Summit invited hula haumana (student) Matthew Miki‘ala "Sol" Solomon to share a little about his journey in preparing for the 2017 Merrie Monarch festival.
Summit (S): What is your favorite thing about preparing for Merrie Monarch?
Matthew Solomon (MS): Many things encompass the joy that comes with Merrie Monarch prep. From giving old oli/mele new life and reliving experiences at these ancient and beloved places in which many of the names only exist in the poetry. Rediscovering these place names is always intriguing to me. Recalling these place names and the events that were happening at the time the composition was written allows you to create an idea of how we lived back then. It’s remarkably exciting.
S: In the time leading up to Merrie Monarch, how does your lifestyle change to prepare for the competition?
MS: I wouldn’t say my lifestyle changes so much as my agenda and diet do. Of course, it takes many hours of commitment and training leading up to competition. Also, I try to have a more balanced diet for the sake of health and fitness and the ability to physically dance my best.
S: How do you personally connect to the mele, hula, oli, or anything else about the performance?

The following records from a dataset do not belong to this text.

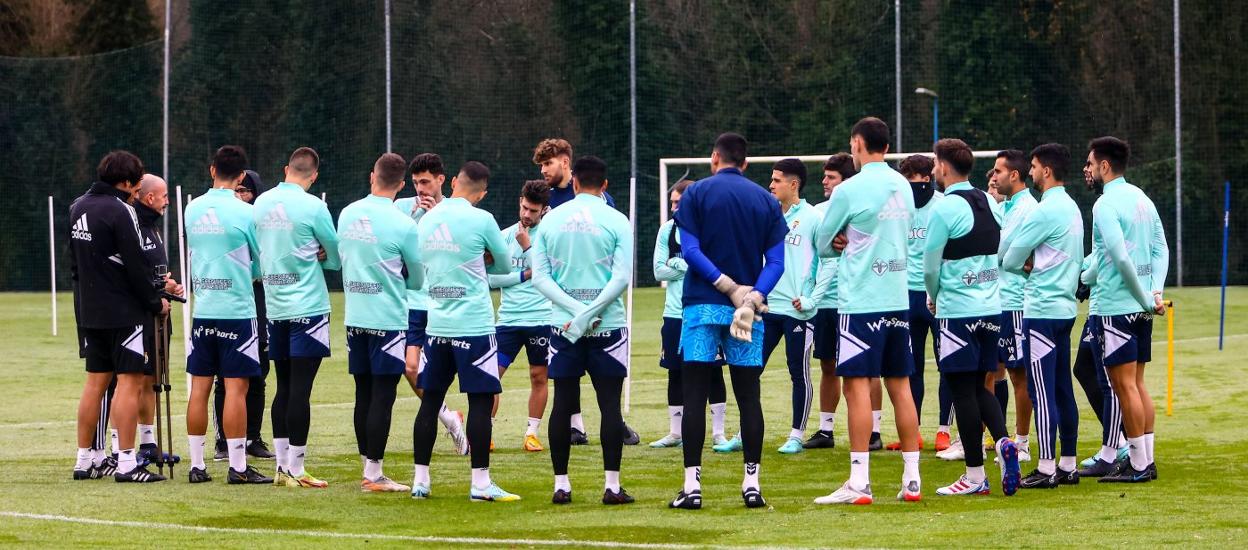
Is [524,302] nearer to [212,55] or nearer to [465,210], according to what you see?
[465,210]

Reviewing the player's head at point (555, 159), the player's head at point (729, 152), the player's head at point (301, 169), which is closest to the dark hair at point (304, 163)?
the player's head at point (301, 169)

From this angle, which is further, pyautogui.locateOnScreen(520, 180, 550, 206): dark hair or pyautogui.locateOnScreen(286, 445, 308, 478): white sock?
pyautogui.locateOnScreen(520, 180, 550, 206): dark hair

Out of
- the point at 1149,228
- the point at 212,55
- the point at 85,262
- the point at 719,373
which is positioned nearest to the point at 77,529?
the point at 85,262

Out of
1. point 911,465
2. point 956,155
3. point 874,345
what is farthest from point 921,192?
point 911,465

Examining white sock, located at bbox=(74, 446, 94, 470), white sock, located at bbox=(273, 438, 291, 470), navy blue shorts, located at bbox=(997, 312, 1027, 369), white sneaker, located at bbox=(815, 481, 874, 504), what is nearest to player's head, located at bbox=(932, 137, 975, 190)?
navy blue shorts, located at bbox=(997, 312, 1027, 369)

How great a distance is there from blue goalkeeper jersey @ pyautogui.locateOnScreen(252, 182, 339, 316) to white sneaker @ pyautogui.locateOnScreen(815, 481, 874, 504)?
2.83 metres

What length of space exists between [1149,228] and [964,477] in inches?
67.0

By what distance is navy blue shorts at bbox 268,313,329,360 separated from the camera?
794 cm

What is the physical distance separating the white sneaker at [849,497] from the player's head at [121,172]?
4091 mm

MS: Studying and researching what I can, utilizing several different resources to gain insight to what it is we’re speaking of and personally creating a connection as to why this is significant to you. Hula, as Hawaiians, is our duty. Therefore, any oli/mele I feel inclined to connect with.
S: How does Merrie Monarch inspire you to be a better hula dancer?

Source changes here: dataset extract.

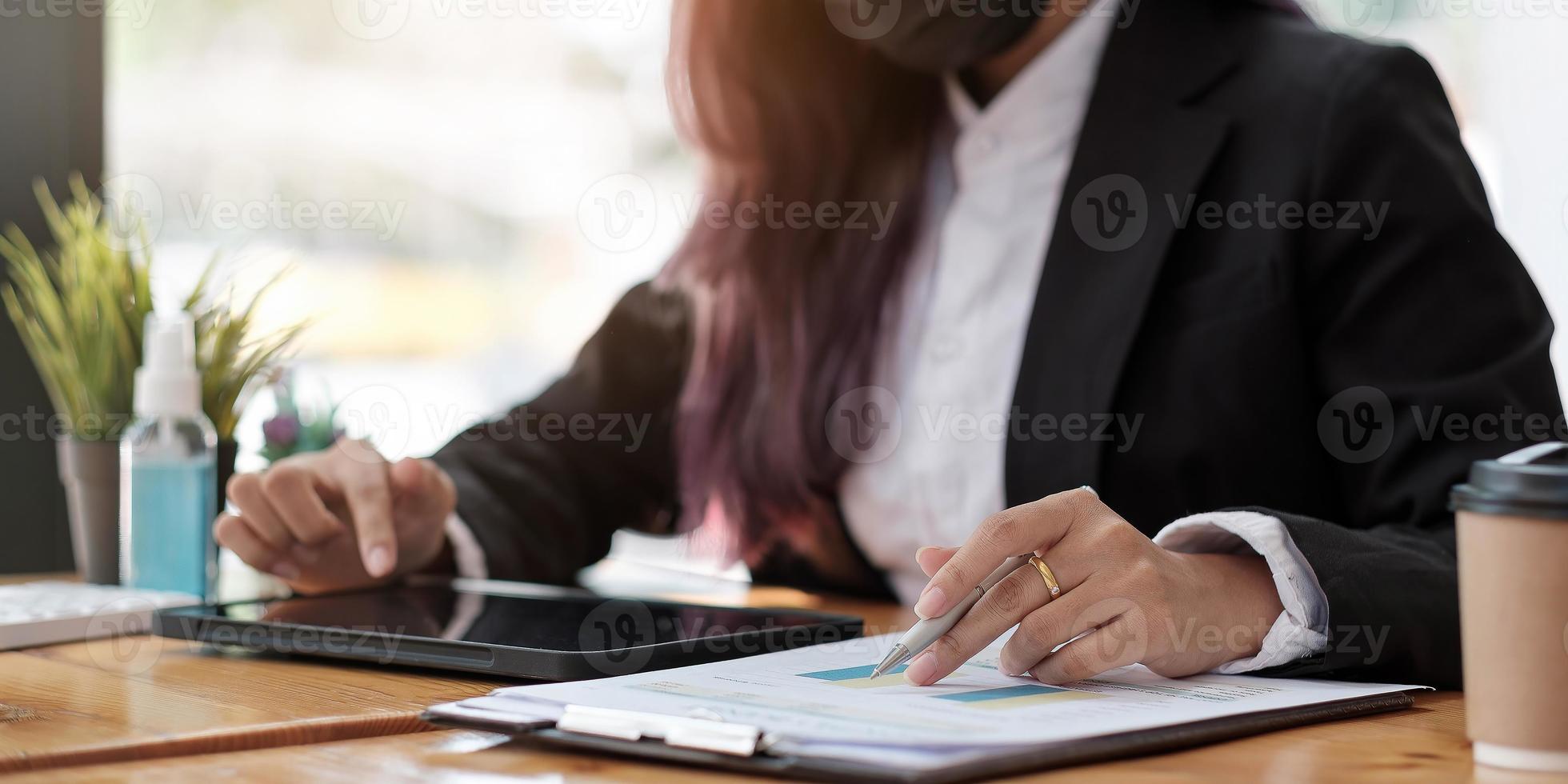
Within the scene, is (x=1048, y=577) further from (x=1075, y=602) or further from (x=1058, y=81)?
(x=1058, y=81)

MS: There are many hula competitions today, not just in Hawai‘i. But the Merrie Monarch upholds the highest of standards.
S: What does Merrie Monarch mean to you?
MS: It's a completely necessary platform to not only showcase, but preserve our many lines of hula. Hula is something so very significant to the people of Hawai‘i, and something that we were once in danger of being forced to forget.